ProcedureTo Reset the Shared Secret

This task applies to all platforms.

  1. Go to the following directory:

    PolicyAgent-base/bin

  2. Execute the appropriate platform-specific script in the command line:

    • UNIX-based Systems:

      # ./crypt_util shared-secret

    • Windows Systems:

      cryptit shared-secret

    where shared-secret represents the password, that along with the agent user name, allows the web agent to authenticate with Access Manager. The default value of the shared secret is the password of the Access Manager internal LDAP authentication user. This user is commonly referred to as amldapuser.

  3. Copy the output obtained after issuing the preceding command and paste it as the value for the following property:


    com.sun.am.policy.am.password
  4. Restart the deployment container and try accessing any resource protected by the agent.

    If the agent gets redirected to Access Manager, this indicates the above steps were executed properly.

Enabling Load Balancing

Various properties in the web agent AMAgent.properties configuration file can be used to enable load balancing. Edit the properties that apply, according to the location of the load balancer or load balancers in your deployment, as follows:

Load Balancer in Front of Access Manager

When a load balancer is deployed in front of Access Manager and a web agent interacts with the load balancer, the following properties must be edited:

com.sun.am.naming.url
com.sun.am.policy.am.login.url
com.sun.am.load_balancer.enable

Example 6–3 Property Settings: Load Balancer in Front of Access Manager

This example illustrates property settings in the web agent AMAgent.properties configuration file that can be used to enable load balancing:

com.sun.am.naming.url = LB-url/amserver/namingservice
com.sun.am.policy.am.login.url = LB-url/amserver/UI/Login
com.sun.am.load_balancer.enable = true

where LB-url represents the load balancer URL. The following example is a conceivable load balancer URL:

http://hostname.example.com:8080

Load Balancer in Front of Web Agent

In many cases, when a load balancer is deployed in front of the web agent only the following property must be set:

com.sun.am.policy.agents.fqdnMap

Example 6–4 Property Settings: Load Balancer in Front of Web Agent

com.sun.am.policy.agents.fqdnMap = valid|LB-hostname

where LB-hostname represents the name of the machine on which the load balancer is located.


However, if SSL-termination or a proxy server is used in the deployment, all the following properties in the web agent AMAgent.properties configuration file should be set in addition to the preceding property:

com.sun.am.policy.agents.config.override_protocol
com.sun.am.policy.agents.config.override_host
com.sun.am.policy.agents.config.override_port
com.sun.am.policy.agents.config.agenturi.prefix

This example illustrates how properties can be set to enable load balancing when the protocol, hostname, and port number of the load balancer differ from that of the web agent. However, if the load balancer and the web agent share one of these characteristics, such as the protocol or hostname, then the respective property would be left blank instead of being assigned a value of true.

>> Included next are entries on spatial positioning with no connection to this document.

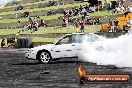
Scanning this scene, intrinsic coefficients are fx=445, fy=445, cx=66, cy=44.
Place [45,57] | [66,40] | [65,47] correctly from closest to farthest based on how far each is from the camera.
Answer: [65,47] → [66,40] → [45,57]

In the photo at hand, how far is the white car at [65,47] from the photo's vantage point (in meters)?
23.3

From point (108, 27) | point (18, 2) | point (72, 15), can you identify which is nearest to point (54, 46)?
point (108, 27)

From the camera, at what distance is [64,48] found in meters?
23.5

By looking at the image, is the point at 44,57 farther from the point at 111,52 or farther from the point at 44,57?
the point at 111,52

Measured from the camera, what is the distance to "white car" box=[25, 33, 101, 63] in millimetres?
23328

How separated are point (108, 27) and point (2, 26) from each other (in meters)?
23.7

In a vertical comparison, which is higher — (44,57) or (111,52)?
(111,52)

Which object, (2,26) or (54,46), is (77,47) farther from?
(2,26)

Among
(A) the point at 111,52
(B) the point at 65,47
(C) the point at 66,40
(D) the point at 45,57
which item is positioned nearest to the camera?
Result: (A) the point at 111,52

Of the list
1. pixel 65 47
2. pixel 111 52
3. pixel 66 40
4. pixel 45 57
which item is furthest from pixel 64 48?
pixel 111 52

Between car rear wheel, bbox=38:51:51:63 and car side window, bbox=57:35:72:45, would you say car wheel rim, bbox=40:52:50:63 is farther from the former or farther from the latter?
car side window, bbox=57:35:72:45

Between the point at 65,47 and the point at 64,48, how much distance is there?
0.25 ft

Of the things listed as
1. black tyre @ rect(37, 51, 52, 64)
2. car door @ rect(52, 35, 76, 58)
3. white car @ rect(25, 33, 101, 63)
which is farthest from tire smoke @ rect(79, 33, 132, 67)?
black tyre @ rect(37, 51, 52, 64)

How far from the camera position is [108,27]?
131 feet
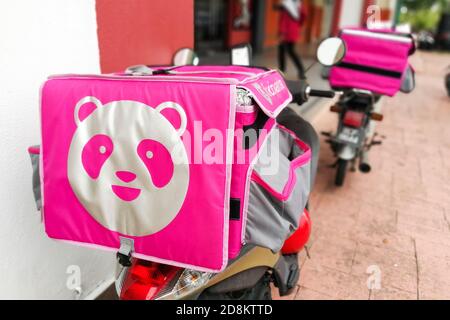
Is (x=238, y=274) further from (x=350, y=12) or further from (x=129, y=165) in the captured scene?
(x=350, y=12)

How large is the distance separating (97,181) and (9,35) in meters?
0.70

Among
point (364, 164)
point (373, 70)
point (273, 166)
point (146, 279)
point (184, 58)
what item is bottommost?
point (364, 164)

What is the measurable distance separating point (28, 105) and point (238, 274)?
104 centimetres

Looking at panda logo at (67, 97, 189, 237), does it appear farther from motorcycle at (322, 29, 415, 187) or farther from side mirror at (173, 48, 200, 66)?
motorcycle at (322, 29, 415, 187)

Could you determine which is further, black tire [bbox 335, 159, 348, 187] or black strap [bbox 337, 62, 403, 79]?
black tire [bbox 335, 159, 348, 187]

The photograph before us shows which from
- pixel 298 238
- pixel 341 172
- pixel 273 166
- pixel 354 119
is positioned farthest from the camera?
pixel 341 172

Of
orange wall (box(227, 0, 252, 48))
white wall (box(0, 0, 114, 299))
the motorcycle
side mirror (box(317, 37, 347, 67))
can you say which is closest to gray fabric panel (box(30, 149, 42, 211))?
white wall (box(0, 0, 114, 299))

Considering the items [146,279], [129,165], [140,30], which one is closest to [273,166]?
[129,165]

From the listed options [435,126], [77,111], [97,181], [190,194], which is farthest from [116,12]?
[435,126]

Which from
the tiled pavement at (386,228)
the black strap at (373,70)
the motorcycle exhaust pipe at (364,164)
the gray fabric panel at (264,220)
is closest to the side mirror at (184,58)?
the gray fabric panel at (264,220)

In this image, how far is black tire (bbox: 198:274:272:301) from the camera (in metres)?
1.41

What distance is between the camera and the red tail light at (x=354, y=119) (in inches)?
119

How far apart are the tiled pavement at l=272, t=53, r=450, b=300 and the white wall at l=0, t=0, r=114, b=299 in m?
1.28

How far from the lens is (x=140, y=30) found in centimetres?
192
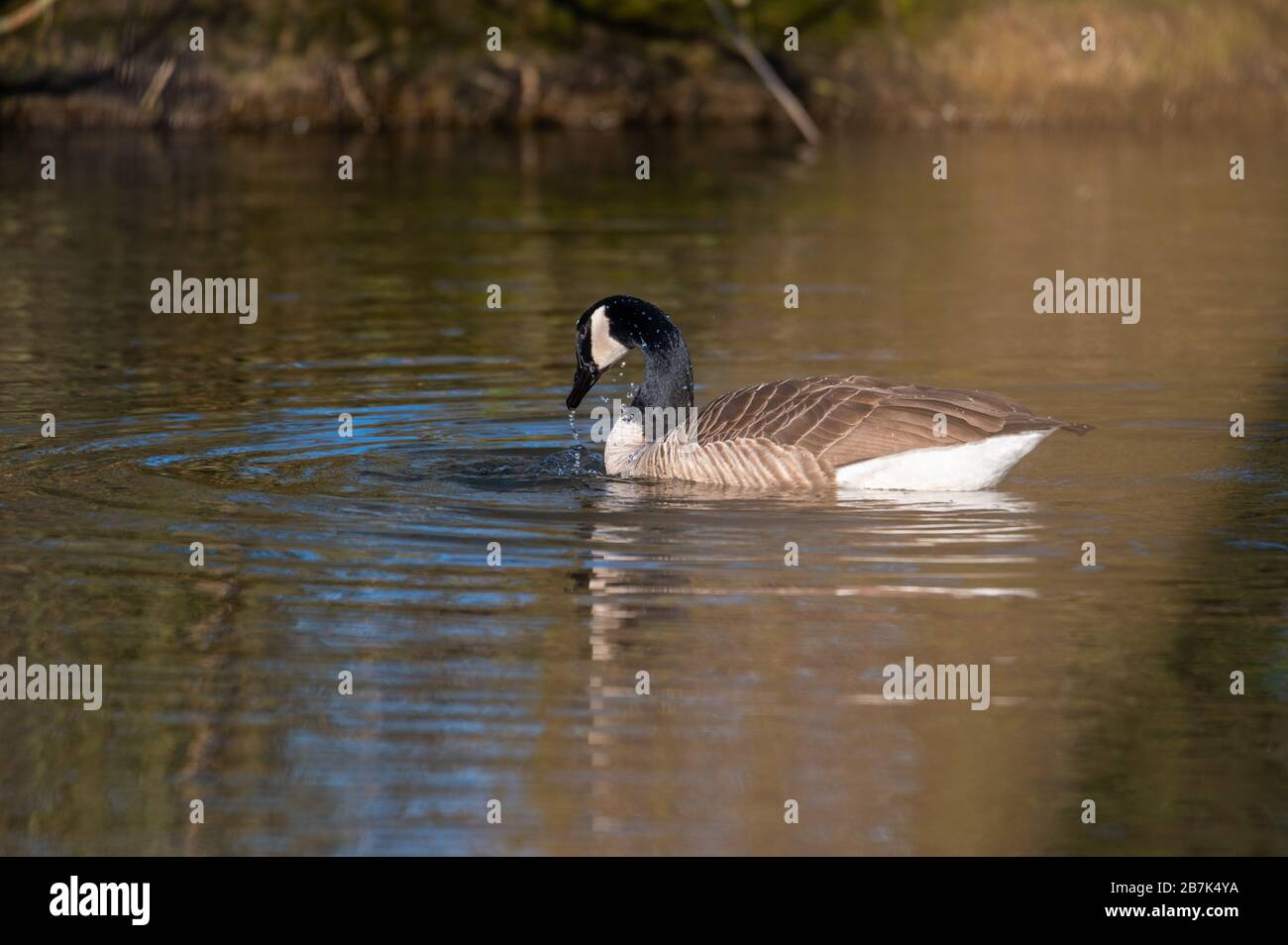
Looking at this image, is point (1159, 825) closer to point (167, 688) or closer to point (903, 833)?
point (903, 833)

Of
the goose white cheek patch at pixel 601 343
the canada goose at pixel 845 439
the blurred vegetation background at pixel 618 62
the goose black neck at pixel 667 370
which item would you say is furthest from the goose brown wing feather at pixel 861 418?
the blurred vegetation background at pixel 618 62

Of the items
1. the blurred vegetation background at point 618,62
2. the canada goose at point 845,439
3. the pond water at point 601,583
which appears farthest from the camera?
the blurred vegetation background at point 618,62

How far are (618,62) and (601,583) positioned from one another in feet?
107

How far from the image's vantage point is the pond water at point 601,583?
24.2ft

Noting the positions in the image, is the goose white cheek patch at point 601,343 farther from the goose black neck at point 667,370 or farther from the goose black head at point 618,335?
the goose black neck at point 667,370

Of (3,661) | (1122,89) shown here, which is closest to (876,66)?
(1122,89)

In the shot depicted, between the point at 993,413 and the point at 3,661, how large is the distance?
552 cm

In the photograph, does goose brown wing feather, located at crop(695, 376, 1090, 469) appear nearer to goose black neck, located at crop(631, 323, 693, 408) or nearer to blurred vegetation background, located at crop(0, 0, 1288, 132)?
goose black neck, located at crop(631, 323, 693, 408)

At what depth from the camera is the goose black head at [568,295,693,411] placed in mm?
13383

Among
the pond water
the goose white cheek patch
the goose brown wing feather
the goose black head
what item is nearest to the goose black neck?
the goose black head

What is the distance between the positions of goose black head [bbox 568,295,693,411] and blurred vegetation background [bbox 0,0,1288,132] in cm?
2750

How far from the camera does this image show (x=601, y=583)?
10258 mm

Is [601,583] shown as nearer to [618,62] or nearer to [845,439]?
[845,439]

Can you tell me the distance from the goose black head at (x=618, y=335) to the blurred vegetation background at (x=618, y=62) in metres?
27.5
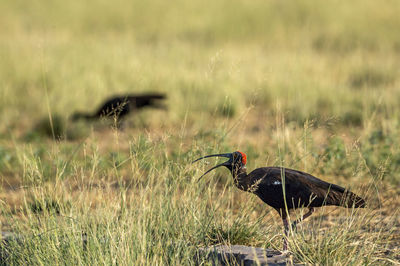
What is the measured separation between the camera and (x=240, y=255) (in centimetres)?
311

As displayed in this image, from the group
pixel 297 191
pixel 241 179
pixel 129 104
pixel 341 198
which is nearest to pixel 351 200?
pixel 341 198

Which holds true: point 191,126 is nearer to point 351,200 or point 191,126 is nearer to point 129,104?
point 129,104

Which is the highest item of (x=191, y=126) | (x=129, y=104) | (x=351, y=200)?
(x=351, y=200)

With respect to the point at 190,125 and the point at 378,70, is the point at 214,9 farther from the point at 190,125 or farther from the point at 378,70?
the point at 190,125

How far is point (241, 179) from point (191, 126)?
470 cm

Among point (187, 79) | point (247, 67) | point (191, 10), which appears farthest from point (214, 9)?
point (187, 79)

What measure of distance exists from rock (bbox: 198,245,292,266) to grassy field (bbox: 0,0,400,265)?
8 cm

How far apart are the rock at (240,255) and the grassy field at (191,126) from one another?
3.3 inches

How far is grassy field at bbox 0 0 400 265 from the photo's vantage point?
3305mm

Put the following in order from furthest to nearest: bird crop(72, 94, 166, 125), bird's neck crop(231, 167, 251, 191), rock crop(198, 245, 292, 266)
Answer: bird crop(72, 94, 166, 125) < bird's neck crop(231, 167, 251, 191) < rock crop(198, 245, 292, 266)

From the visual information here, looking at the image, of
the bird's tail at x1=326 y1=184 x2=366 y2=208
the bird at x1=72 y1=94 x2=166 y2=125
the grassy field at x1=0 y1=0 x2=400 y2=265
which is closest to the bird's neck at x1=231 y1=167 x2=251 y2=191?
the grassy field at x1=0 y1=0 x2=400 y2=265

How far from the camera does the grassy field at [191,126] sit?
130 inches

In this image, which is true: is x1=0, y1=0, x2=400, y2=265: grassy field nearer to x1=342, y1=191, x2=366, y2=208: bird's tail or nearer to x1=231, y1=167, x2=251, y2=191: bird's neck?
x1=342, y1=191, x2=366, y2=208: bird's tail

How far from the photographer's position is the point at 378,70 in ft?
35.5
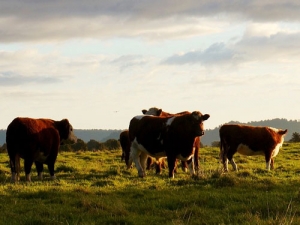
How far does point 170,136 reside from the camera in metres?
18.5

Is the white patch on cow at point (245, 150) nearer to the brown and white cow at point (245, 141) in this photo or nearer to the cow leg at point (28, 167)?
the brown and white cow at point (245, 141)

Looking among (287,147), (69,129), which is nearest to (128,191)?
(69,129)

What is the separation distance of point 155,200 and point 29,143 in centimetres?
592

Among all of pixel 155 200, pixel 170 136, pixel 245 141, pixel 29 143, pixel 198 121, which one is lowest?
pixel 155 200

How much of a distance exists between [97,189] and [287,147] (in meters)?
21.7

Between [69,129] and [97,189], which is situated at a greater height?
[69,129]

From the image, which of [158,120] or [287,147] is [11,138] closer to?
[158,120]

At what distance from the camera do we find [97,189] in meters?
14.5

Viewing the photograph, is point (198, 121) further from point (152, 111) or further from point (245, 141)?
point (152, 111)

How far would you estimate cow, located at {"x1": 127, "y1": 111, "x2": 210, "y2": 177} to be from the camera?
18.4m

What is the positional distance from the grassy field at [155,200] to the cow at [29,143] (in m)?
0.68

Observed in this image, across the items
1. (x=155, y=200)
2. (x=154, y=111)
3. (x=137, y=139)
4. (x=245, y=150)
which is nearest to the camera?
(x=155, y=200)

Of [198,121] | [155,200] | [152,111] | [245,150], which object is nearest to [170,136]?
[198,121]

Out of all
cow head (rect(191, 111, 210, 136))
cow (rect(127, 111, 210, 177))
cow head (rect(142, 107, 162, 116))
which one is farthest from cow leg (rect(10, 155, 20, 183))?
cow head (rect(142, 107, 162, 116))
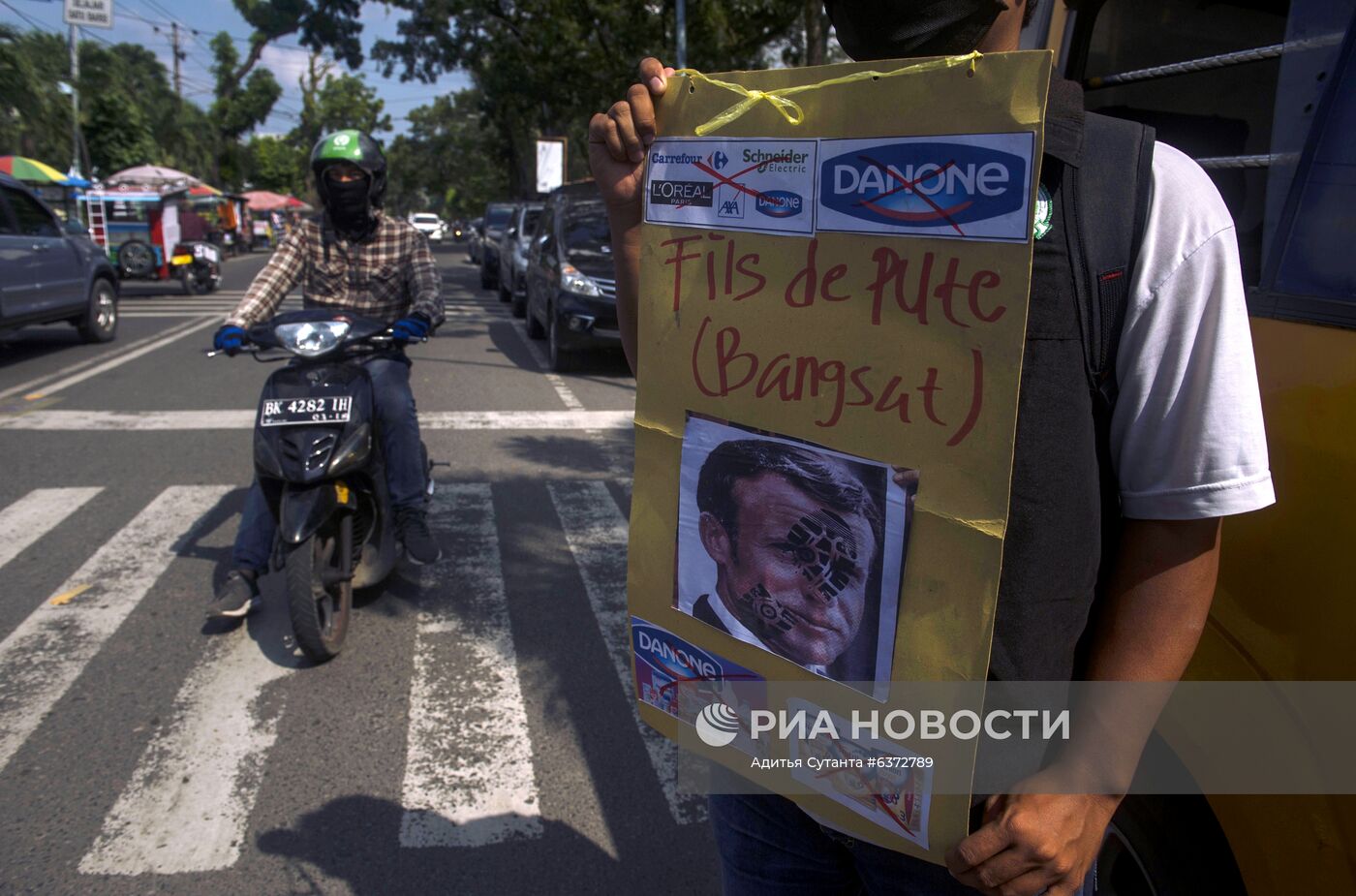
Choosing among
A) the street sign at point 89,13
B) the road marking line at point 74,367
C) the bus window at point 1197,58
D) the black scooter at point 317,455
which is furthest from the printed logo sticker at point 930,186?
the street sign at point 89,13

com.sun.am.policy.agents.config.override_protocol = true
com.sun.am.policy.agents.config.override_host = true
com.sun.am.policy.agents.config.override_port = true
com.sun.am.policy.agents.config.agenturi.prefix = LB-url/amagent

where LB-url represents the load balancer URL. The following example is a conceivable load balancer URL:

http://hostname.example.com:8080

Load Balancers in Front of Both the Web Agent and Access Manager

This scenario is simply a combination of the scenarios described in the preceding sections. See Load Balancer in Front of Access Manager and Load Balancer in Front of Web Agent.